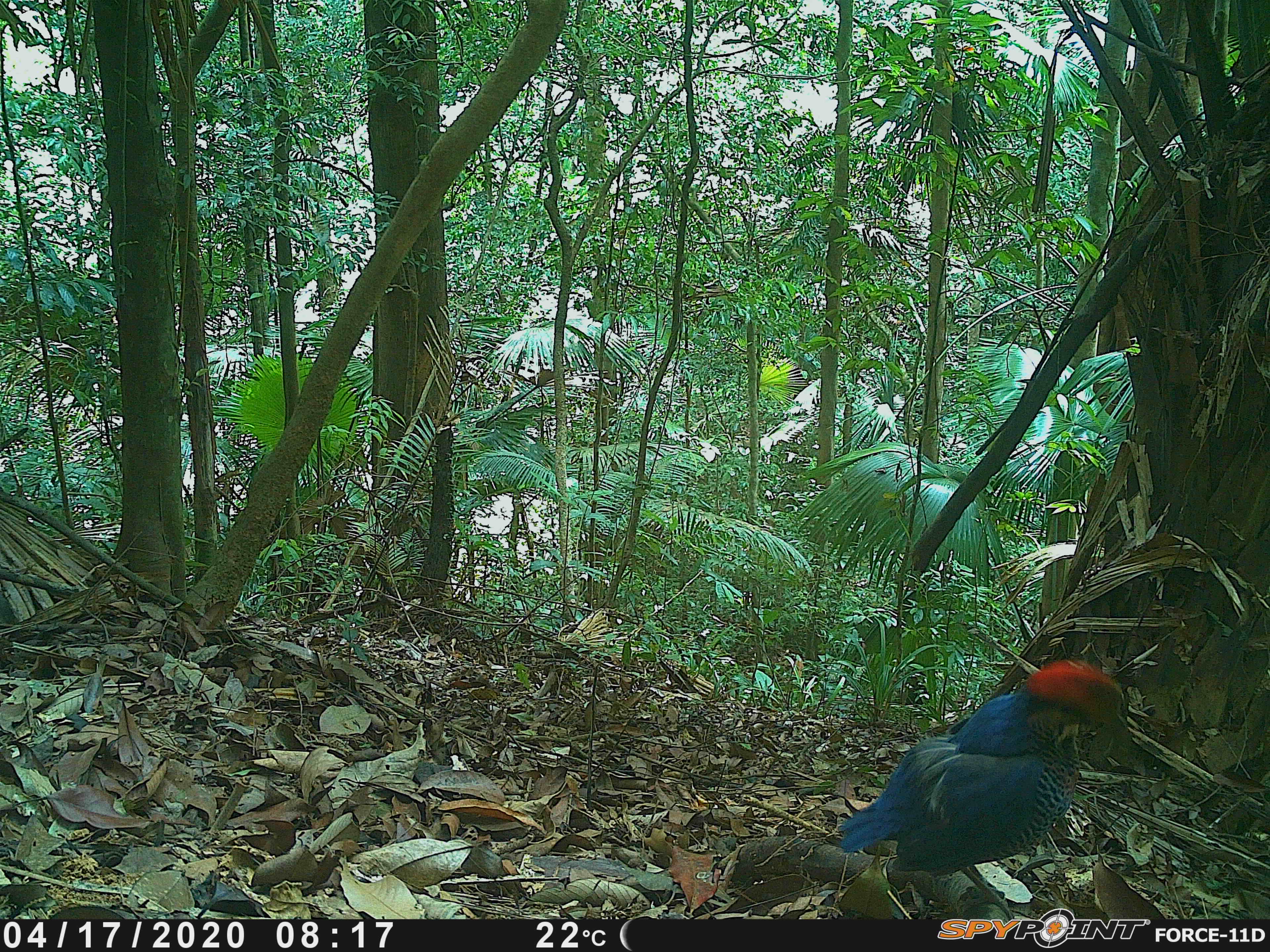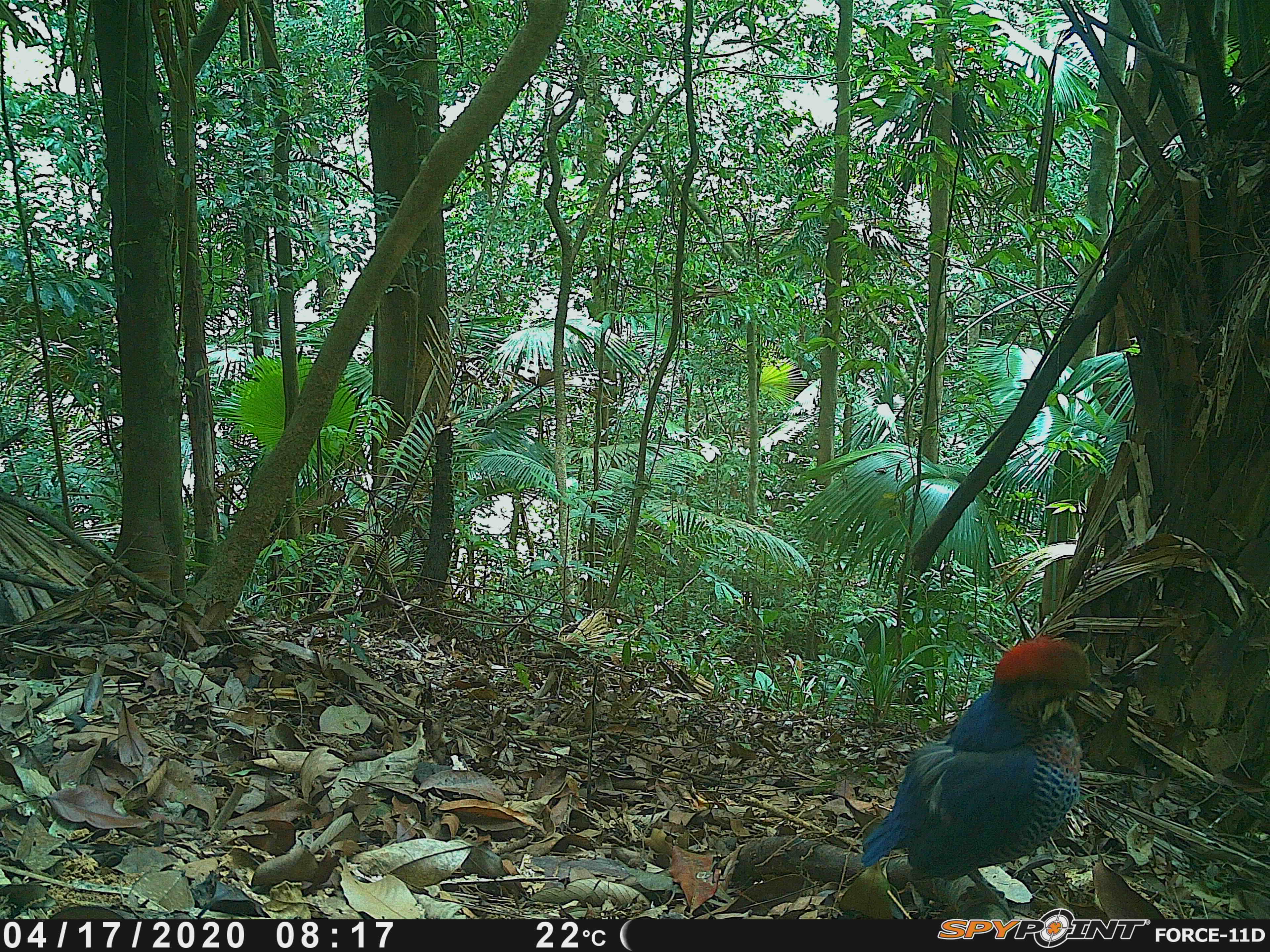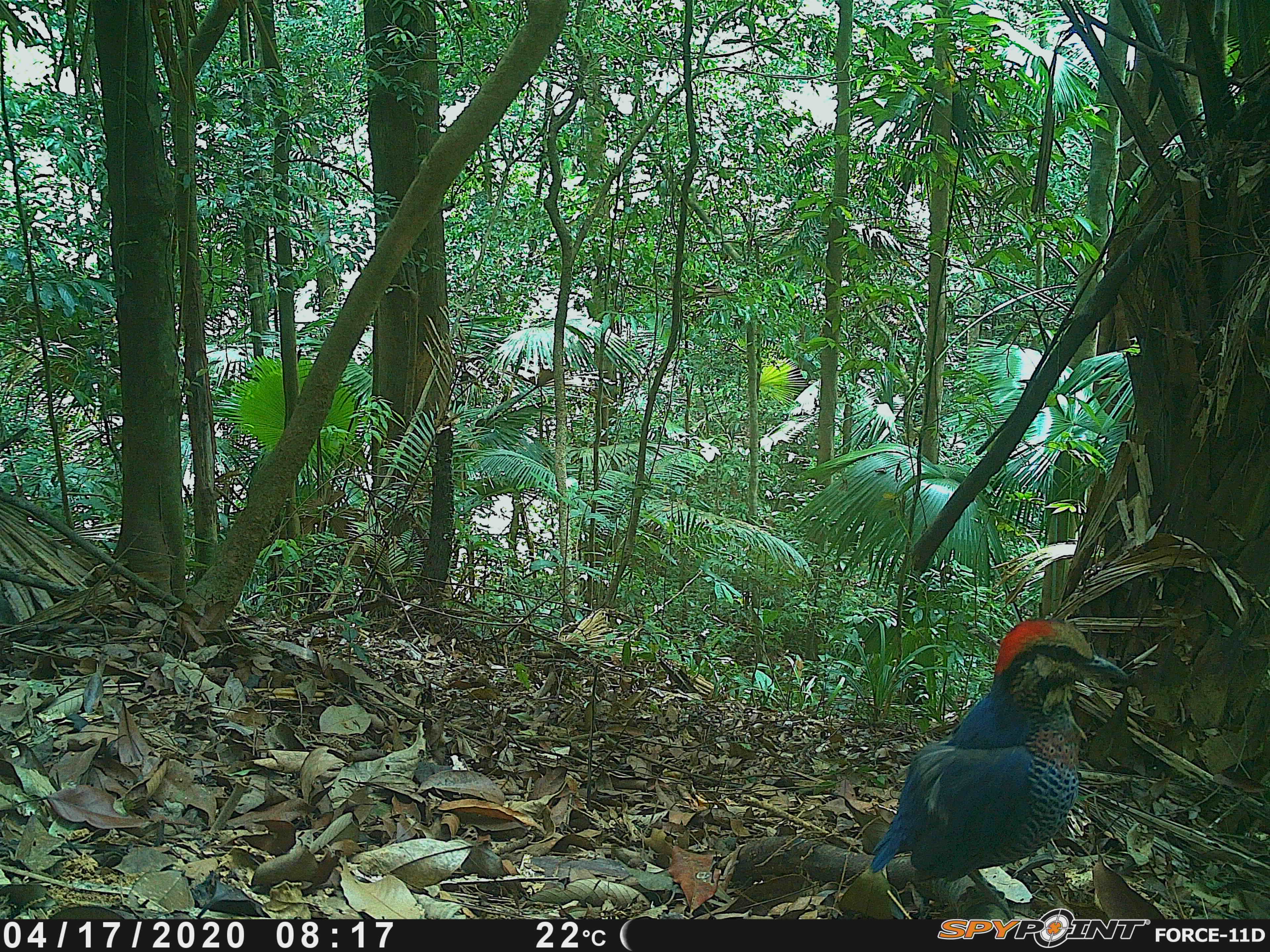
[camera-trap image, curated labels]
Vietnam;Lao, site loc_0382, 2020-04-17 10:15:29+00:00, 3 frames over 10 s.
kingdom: Animalia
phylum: Chordata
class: Aves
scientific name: Aves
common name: bird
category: unidentified bird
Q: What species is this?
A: Unidentified bird (bird) (Aves).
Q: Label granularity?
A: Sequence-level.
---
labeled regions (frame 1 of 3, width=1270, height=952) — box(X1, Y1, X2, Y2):
unidentified bird: box(837, 659, 1137, 920)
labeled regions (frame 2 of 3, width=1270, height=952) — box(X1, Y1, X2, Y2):
unidentified bird: box(860, 633, 1110, 920)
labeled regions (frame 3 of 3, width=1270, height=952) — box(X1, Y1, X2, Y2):
unidentified bird: box(869, 617, 1128, 919)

What you are asked to do ::
All that is needed is the line containing "phylum: Chordata" and each line after it to the end of the data above, set down exactly.

Written response ::
phylum: Chordata
class: Aves
scientific name: Aves
common name: bird
category: unidentified bird
Q: What species is this?
A: Unidentified bird (bird) (Aves).
Q: Label granularity?
A: Sequence-level.
---
labeled regions (frame 1 of 3, width=1270, height=952) — box(X1, Y1, X2, Y2):
unidentified bird: box(837, 659, 1137, 920)
labeled regions (frame 2 of 3, width=1270, height=952) — box(X1, Y1, X2, Y2):
unidentified bird: box(860, 633, 1110, 920)
labeled regions (frame 3 of 3, width=1270, height=952) — box(X1, Y1, X2, Y2):
unidentified bird: box(869, 617, 1128, 919)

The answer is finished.